- Given passage -

● ● ●

Last Weekend’s Outage

Posted August 1, 2011 by George | 54 Comments

As many of you are aware, we experienced some unexpected downtime this past weekend. First, we want to apologize to our amazing community of genealogists for inconveniences that the outage may have caused. Our goal is to provide the best place for all of you to work together to build a single family tree of the world, and we failed to provide that service for more than 48 hours over the weekend.

Our engineers worked around the clock to resolve the issues that caused the outage, and they were finally able to restore service at approximately 8am PDT (3pm GMT) today.

What Went Wrong?

A couple important points worth noting before we dig into the details:

  • We have measures in place to prevent the loss of data, and they worked. (Phew!)
  • You may notice that some data is missing right now.  Please do not re-enter that data, as we are in the process of reloading it over the next couple days.

The issues that caused the outage were with Geni’s PostgreSQL database.  We know that hardware issues or data corruption were not the root of the problem, and we suspect that it was an issue with the database’s index. The eventual solution to the problem was a full restore of the database.

As you can imagine, fully restoring more than 100 million profiles and all associated data (source documents, images, videos, etc) is a large task, and unfortunately we couldn’t simply “pedal faster”.  We did try several alternatives before resorting to a full restore, including (a) rolling back our codebase, (b) attempting to move the data to a different database server, and (c) investigating all of our system logs to try to find an easier way to repair the site.

We will continue to investigate, and as we learn more about the cause(s) of this problem, we will put additional measures in place to minimize or completely prevent this sort of outage in the future.

Better Communication

During the outage, we were not as effective as we should have been with our communication to the Geni community.  While we didn’t know exactly when we would be able to restore service, we should have provided updates much more frequently than we did, and we will in the future.

We will provide updates to users on our Facebook page, our Twitter account (and our Twitter Uptime account), and if possible, on our blog and our support site.

Pro Users

For those of you who have supported Geni by purchasing a Pro account, we would like to offer an additional week of Pro service to you for this inconvenience.  Some of you have already inquired about this; as soon as all of Geni’s data is restored, we will begin working on a way to credit a week to each of your accounts.  We will notify you once we have figured out the best way to apply this credit.

We value your support so much, and we will do our best to ensure that you don’t have to experience this long of an outage again.  Thank you for helping make Geni the amazing community that it is.  We apologize again for the inconvenience.

If You’re Still Having Issues

If you are still having issues and you think that they may be because of this outage, please feel free to leave a comment on this post or seek help at our Helpdesk. Thank you for your patience, and thanks for being so passionate about Geni.

Post written by George

George joined the Geni team in September, 2010 as Geni's marketing director. You can find him on Twitter where he never posts but is happy to respond: @georgegeni

See all posts by

Share:

  • Karen

    Most of us knew you were pedalling as fast as you could–and while more communication would have been nice, I know that when you’re up to your ass in alligators, it can be hard to think about posting the details every hour on the hour. And hey, as one of our project managers used to say, “At least no one died.”

● ● ●

- Materials provided -
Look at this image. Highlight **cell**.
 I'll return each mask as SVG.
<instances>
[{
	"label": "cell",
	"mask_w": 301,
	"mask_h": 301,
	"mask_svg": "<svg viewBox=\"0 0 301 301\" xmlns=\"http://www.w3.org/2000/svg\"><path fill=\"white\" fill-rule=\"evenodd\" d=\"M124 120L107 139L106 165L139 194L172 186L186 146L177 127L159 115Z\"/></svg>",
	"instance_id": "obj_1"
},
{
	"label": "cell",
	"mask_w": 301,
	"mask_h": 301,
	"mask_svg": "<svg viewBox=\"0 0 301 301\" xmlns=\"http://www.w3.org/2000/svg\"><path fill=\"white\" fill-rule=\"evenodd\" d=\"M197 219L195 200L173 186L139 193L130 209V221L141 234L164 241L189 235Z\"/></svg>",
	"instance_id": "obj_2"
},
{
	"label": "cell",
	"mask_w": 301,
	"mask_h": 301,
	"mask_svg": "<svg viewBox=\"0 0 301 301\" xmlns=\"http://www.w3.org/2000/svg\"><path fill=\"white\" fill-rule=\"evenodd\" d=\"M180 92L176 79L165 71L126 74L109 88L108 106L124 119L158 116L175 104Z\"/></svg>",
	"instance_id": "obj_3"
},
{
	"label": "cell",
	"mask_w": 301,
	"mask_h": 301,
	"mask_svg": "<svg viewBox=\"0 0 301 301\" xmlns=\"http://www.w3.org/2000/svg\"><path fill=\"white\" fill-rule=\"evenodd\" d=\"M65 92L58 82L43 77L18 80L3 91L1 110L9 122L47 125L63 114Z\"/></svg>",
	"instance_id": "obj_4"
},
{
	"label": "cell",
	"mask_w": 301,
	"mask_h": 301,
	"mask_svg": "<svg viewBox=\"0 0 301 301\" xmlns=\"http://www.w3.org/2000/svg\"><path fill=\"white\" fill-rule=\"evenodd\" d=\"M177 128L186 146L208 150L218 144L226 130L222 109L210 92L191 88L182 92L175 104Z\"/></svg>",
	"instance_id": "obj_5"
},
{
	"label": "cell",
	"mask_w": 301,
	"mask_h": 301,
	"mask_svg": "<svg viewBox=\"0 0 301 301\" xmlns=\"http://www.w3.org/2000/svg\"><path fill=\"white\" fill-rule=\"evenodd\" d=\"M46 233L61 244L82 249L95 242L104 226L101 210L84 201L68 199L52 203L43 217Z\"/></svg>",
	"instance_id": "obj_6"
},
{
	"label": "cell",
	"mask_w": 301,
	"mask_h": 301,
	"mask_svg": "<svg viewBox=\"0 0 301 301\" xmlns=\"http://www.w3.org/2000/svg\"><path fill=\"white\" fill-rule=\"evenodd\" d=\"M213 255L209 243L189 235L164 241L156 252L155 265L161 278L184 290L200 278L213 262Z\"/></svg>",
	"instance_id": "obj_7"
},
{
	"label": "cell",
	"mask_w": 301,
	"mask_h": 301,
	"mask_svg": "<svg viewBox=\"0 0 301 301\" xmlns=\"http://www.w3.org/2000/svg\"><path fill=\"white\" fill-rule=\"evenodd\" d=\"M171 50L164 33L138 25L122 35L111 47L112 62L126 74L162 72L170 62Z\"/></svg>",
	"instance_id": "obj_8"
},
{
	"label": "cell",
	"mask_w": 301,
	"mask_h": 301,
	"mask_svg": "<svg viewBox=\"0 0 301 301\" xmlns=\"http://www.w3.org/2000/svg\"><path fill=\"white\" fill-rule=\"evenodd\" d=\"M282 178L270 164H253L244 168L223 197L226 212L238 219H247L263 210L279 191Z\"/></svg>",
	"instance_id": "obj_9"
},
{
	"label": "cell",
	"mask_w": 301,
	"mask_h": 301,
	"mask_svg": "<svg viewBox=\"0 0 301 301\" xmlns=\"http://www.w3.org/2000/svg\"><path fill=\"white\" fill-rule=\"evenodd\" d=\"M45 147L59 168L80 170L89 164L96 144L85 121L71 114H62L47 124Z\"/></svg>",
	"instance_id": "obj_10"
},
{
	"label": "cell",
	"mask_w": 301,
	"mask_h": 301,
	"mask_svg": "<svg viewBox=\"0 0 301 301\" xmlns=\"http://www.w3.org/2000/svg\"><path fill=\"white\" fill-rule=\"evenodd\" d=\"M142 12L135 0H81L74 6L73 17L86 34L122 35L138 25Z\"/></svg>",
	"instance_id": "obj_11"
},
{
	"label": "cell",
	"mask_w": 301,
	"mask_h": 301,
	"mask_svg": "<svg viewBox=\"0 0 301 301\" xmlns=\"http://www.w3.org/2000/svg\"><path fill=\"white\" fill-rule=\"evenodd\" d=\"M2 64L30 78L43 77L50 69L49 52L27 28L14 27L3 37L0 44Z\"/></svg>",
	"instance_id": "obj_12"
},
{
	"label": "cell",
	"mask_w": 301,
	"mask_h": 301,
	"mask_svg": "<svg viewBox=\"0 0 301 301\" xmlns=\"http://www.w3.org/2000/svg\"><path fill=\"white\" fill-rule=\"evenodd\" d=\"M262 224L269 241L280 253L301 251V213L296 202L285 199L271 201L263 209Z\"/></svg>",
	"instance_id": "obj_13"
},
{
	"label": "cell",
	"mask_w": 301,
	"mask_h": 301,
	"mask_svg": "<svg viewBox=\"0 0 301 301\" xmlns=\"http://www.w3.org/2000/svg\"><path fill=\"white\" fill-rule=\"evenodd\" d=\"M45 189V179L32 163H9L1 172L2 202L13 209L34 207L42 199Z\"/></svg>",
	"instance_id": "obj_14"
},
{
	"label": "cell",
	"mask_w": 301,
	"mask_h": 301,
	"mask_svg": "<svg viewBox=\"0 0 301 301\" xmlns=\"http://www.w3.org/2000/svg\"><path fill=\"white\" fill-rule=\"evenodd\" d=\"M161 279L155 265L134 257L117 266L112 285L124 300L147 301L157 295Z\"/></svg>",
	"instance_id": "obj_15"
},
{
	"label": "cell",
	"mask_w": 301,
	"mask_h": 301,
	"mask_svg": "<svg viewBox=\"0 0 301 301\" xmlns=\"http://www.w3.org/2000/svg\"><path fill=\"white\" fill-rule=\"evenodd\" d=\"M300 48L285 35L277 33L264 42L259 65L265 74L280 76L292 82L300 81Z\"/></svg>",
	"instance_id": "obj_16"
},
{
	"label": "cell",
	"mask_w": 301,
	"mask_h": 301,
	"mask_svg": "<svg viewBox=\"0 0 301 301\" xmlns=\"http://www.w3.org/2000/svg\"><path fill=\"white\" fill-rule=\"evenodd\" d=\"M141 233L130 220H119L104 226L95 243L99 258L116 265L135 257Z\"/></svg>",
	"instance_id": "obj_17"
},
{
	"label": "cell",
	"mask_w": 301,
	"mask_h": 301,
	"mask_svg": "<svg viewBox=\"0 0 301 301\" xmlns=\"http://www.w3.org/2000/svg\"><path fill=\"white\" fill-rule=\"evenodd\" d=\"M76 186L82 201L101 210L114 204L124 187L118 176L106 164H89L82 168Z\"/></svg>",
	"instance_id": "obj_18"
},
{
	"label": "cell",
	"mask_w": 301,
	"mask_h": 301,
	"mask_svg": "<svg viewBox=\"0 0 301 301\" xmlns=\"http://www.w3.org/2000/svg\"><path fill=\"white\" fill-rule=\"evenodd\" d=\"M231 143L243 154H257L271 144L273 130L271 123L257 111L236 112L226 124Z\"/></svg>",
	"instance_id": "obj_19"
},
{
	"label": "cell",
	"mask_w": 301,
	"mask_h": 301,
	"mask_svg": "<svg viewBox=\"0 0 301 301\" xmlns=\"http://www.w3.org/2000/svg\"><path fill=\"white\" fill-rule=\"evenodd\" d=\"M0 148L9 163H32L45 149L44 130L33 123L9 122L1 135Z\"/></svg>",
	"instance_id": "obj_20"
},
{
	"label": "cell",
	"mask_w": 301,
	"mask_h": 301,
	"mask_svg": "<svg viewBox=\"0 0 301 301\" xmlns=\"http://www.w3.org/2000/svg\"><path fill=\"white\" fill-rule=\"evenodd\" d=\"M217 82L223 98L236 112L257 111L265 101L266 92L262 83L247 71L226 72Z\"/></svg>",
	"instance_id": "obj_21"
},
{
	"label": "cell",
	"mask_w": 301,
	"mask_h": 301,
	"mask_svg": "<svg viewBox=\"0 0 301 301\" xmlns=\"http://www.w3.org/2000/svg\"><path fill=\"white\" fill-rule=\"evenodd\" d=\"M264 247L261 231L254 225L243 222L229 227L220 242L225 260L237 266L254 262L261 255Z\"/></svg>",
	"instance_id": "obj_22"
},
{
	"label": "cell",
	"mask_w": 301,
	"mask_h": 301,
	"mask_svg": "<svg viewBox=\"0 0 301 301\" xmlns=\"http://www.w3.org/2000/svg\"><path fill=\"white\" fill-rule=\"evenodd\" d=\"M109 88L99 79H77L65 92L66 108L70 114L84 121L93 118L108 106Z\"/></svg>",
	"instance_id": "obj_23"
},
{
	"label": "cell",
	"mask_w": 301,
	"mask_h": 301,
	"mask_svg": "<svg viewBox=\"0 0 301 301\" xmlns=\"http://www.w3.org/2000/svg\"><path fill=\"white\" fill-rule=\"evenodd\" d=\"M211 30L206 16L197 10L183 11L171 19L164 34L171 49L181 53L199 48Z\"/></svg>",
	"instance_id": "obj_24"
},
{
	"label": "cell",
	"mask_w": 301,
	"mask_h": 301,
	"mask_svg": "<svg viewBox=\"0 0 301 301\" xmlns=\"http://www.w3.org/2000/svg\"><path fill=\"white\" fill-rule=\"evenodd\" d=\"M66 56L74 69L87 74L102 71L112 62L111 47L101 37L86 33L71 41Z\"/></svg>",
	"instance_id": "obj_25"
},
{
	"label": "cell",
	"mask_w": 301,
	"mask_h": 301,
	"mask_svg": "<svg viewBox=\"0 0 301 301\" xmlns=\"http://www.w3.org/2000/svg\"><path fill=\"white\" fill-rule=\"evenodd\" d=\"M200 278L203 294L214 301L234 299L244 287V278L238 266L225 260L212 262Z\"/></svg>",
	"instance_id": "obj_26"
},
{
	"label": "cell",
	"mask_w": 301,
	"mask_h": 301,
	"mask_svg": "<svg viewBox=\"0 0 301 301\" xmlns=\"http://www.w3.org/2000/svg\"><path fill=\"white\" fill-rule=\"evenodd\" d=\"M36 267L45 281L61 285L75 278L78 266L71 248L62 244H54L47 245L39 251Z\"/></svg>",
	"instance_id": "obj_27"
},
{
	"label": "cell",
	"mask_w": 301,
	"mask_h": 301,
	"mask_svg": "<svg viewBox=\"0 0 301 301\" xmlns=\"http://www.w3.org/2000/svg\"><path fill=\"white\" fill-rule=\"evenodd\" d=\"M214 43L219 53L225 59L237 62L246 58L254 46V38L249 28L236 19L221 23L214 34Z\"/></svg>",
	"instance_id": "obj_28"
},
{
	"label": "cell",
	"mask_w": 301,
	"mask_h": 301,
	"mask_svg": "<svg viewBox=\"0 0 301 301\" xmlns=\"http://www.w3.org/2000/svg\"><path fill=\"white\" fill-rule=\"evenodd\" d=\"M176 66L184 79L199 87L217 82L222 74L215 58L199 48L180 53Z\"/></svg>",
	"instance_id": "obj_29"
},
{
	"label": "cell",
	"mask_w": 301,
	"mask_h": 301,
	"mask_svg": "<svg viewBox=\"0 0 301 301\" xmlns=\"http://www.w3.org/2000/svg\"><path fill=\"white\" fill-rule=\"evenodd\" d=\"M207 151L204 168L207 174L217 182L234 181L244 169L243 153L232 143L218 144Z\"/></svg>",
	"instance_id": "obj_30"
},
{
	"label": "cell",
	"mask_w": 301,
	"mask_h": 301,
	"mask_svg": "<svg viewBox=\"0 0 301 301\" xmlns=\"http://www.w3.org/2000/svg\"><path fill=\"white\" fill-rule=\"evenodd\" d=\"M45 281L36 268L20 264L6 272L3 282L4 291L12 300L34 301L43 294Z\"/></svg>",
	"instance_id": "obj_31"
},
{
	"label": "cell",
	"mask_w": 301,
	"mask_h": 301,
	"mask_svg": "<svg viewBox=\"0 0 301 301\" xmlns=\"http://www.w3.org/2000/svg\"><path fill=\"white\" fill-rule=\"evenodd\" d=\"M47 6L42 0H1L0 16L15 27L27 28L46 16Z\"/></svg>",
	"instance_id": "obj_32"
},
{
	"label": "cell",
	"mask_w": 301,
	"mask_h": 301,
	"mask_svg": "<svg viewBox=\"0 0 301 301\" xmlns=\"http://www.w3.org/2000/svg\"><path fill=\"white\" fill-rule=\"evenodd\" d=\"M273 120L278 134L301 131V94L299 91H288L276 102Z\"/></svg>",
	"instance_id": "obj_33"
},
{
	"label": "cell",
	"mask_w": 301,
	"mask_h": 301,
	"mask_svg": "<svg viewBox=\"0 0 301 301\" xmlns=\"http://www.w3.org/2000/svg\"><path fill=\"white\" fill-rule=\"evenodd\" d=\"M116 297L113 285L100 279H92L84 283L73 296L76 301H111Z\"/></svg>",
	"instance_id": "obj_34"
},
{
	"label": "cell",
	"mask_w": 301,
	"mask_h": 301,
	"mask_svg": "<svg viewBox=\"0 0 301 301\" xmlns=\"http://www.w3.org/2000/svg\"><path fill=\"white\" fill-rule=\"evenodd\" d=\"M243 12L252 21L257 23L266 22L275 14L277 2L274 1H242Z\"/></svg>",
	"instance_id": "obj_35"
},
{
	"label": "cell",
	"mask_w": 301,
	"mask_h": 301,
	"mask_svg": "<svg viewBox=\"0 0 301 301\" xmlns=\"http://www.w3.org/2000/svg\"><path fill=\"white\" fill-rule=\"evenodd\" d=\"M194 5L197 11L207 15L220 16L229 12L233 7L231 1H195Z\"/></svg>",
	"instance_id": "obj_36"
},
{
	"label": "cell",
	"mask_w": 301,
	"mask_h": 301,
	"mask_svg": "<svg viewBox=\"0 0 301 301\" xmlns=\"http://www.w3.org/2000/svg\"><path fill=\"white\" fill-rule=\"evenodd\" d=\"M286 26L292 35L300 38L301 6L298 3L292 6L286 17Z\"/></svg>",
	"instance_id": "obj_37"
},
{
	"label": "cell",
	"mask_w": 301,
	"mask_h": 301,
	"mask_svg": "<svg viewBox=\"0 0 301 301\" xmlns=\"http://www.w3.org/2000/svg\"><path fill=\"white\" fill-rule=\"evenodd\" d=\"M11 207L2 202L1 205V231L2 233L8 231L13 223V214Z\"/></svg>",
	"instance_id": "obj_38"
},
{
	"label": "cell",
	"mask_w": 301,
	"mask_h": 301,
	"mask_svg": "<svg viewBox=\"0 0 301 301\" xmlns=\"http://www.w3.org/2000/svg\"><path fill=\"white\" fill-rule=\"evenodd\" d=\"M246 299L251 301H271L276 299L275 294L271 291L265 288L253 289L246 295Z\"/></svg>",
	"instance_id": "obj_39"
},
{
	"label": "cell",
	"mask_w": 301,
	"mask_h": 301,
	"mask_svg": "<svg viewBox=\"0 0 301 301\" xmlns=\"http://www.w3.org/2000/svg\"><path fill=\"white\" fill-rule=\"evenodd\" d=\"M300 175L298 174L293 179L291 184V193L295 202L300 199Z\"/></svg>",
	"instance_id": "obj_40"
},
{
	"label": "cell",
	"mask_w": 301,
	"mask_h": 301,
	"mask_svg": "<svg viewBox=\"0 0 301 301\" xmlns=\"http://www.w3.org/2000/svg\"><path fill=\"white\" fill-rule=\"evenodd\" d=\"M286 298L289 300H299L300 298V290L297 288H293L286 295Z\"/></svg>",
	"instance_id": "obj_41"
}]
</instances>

● ● ●

- Tasks to complete -
a – Transcribe the rows from their first line up to and including the line containing "50L164 33L138 25L122".
b – Pick up the blog post on Geni's weekend outage after its last sentence and keep writing.

- Replies -
a –
Look at this image. Highlight **cell**.
 I'll return each mask as SVG.
<instances>
[{
	"label": "cell",
	"mask_w": 301,
	"mask_h": 301,
	"mask_svg": "<svg viewBox=\"0 0 301 301\" xmlns=\"http://www.w3.org/2000/svg\"><path fill=\"white\" fill-rule=\"evenodd\" d=\"M124 120L107 139L106 165L139 194L172 186L186 146L177 127L159 115Z\"/></svg>",
	"instance_id": "obj_1"
},
{
	"label": "cell",
	"mask_w": 301,
	"mask_h": 301,
	"mask_svg": "<svg viewBox=\"0 0 301 301\" xmlns=\"http://www.w3.org/2000/svg\"><path fill=\"white\" fill-rule=\"evenodd\" d=\"M197 219L195 200L173 186L139 193L130 209V221L141 234L164 241L189 235Z\"/></svg>",
	"instance_id": "obj_2"
},
{
	"label": "cell",
	"mask_w": 301,
	"mask_h": 301,
	"mask_svg": "<svg viewBox=\"0 0 301 301\" xmlns=\"http://www.w3.org/2000/svg\"><path fill=\"white\" fill-rule=\"evenodd\" d=\"M180 92L176 79L165 71L126 74L109 88L108 106L124 119L158 116L175 104Z\"/></svg>",
	"instance_id": "obj_3"
},
{
	"label": "cell",
	"mask_w": 301,
	"mask_h": 301,
	"mask_svg": "<svg viewBox=\"0 0 301 301\" xmlns=\"http://www.w3.org/2000/svg\"><path fill=\"white\" fill-rule=\"evenodd\" d=\"M65 92L58 82L43 77L18 80L3 91L1 110L9 122L47 125L63 114Z\"/></svg>",
	"instance_id": "obj_4"
},
{
	"label": "cell",
	"mask_w": 301,
	"mask_h": 301,
	"mask_svg": "<svg viewBox=\"0 0 301 301\" xmlns=\"http://www.w3.org/2000/svg\"><path fill=\"white\" fill-rule=\"evenodd\" d=\"M177 128L186 146L208 150L218 144L226 130L222 109L210 92L191 88L182 92L175 104Z\"/></svg>",
	"instance_id": "obj_5"
},
{
	"label": "cell",
	"mask_w": 301,
	"mask_h": 301,
	"mask_svg": "<svg viewBox=\"0 0 301 301\" xmlns=\"http://www.w3.org/2000/svg\"><path fill=\"white\" fill-rule=\"evenodd\" d=\"M46 233L61 244L82 249L95 242L104 226L101 210L84 201L68 199L52 203L43 217Z\"/></svg>",
	"instance_id": "obj_6"
},
{
	"label": "cell",
	"mask_w": 301,
	"mask_h": 301,
	"mask_svg": "<svg viewBox=\"0 0 301 301\" xmlns=\"http://www.w3.org/2000/svg\"><path fill=\"white\" fill-rule=\"evenodd\" d=\"M213 255L209 243L189 235L164 241L156 252L155 265L161 278L184 290L200 278L213 262Z\"/></svg>",
	"instance_id": "obj_7"
},
{
	"label": "cell",
	"mask_w": 301,
	"mask_h": 301,
	"mask_svg": "<svg viewBox=\"0 0 301 301\" xmlns=\"http://www.w3.org/2000/svg\"><path fill=\"white\" fill-rule=\"evenodd\" d=\"M171 50L164 33L138 25L122 35L111 47L112 62L126 74L162 72L170 62Z\"/></svg>",

b –
  • Sharon

    Thanks for this communication. It’s honest and helpful. Keep on truckin’….

  • Jacinta Palerm

    Identification of people in photos “lost” as well as all messages. nWill this be recovered?

    • Anonymous

      You should see any missing data in the next few days.

  • Elana Kahn

    I’m having trouble with tagging photos and resizing them to fit in the little box on the tree.

    • Anonymous

      Try clearing your cache and restarting your browser. If you’re still having issues, report the problem along with which web browser you’re using at our help desk. http://help.geni.com

  • Hannahkarpes

    I thought I had inadvertently asked to be unsubscribed – so am happy to hear that this time it wasn’t my fault! Hope all will be back to normal soon!nnHannah Karpes

    • Anonymous

      We’re working on getting everything back exactly the way it was. No worries.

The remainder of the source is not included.